Arthritis, Gout & Hyperuricemia

According to the Hawai‘i State Department of Health Behavioral Risk Factor Surveillance Survey (BRFSS), 41.4% of Native Hawaiian elders (age 65 years and older) said that they had been told by a doctor or other health professional that they have some form of arthritis, rheumatoid arthritis, gout, lupus, or fibromyalgia. This percentage is comparable to the rates of self-reported arthritis among Caucasian elders (47.5%) (Salvail FR et al, 2003). Not surprisingly, among very elderly Palauans (86 years of age and older), arthritis was reported to be the most common chronic illness (Jensen & Polloi, 1984, 1988).

Data on the prevalence of gout and hyperuricemia among elderly Native Hawaiians and Pacific Islanders is not available. In the general US population, the prevalence of gout is 2.7% (Centers for Disease Control and Prevention, Accessed August 24, 2007a). By comparison, on the Pacific island of Nauru, clinical gout in men was reported to be 6.9%, while less than 1% of women were affected (Zimmet, Whitehouse, Jackson, & Thoma, 1978). The same study found that 64% of men and 60% of women aged 20 years or older had hyperuricemia. The prevalence of asymptomatic hyperuricemia was also relatively high among Polynesian women with a prevalence of 44%, possibly due to a genetic defect in renal urate handling and/or a high prevalence of the insulin resistance syndrome in Native Hawaiian and Pacific Islander populations (Simmonds et al., 1994; Zimmet et al., 1978).

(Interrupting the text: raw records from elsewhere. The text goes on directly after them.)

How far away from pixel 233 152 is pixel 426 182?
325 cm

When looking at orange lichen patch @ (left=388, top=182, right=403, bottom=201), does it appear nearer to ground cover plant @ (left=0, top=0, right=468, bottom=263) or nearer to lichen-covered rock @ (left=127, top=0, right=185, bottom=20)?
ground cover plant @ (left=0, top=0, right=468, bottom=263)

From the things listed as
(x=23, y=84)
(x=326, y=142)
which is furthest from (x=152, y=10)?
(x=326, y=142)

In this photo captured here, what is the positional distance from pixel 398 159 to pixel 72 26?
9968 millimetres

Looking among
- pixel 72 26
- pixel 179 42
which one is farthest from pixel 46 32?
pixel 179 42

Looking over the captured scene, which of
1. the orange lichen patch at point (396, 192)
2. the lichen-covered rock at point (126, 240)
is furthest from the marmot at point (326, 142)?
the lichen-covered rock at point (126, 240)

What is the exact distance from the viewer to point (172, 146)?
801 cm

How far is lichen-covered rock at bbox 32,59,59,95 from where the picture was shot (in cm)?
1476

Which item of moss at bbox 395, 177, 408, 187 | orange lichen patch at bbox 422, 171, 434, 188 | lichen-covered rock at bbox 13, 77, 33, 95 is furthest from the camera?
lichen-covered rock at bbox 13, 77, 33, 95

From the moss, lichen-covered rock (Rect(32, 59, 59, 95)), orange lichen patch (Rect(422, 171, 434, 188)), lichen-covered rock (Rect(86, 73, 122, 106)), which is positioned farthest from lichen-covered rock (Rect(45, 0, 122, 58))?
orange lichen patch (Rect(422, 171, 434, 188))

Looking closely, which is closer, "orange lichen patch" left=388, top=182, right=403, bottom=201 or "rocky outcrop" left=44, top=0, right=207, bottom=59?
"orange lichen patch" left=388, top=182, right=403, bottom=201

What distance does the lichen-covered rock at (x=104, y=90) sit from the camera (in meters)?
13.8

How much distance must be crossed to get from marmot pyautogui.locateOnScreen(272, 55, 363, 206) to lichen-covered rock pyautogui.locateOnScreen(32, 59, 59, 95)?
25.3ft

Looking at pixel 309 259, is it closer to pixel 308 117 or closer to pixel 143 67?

  • Native Hawaiian elders have similar rates of self-reported arthritis (degenerative and inflammatory) compared to elderly Caucasians.
  • Native Hawaiians and Pacific Islanders are reported to have higher rates of gout and hyperuricemia, some of which may be attributable to genetic variations and/or the insulin resistance syndrome.
  • Little is known about the prevalence of these conditions specifically among the elderly.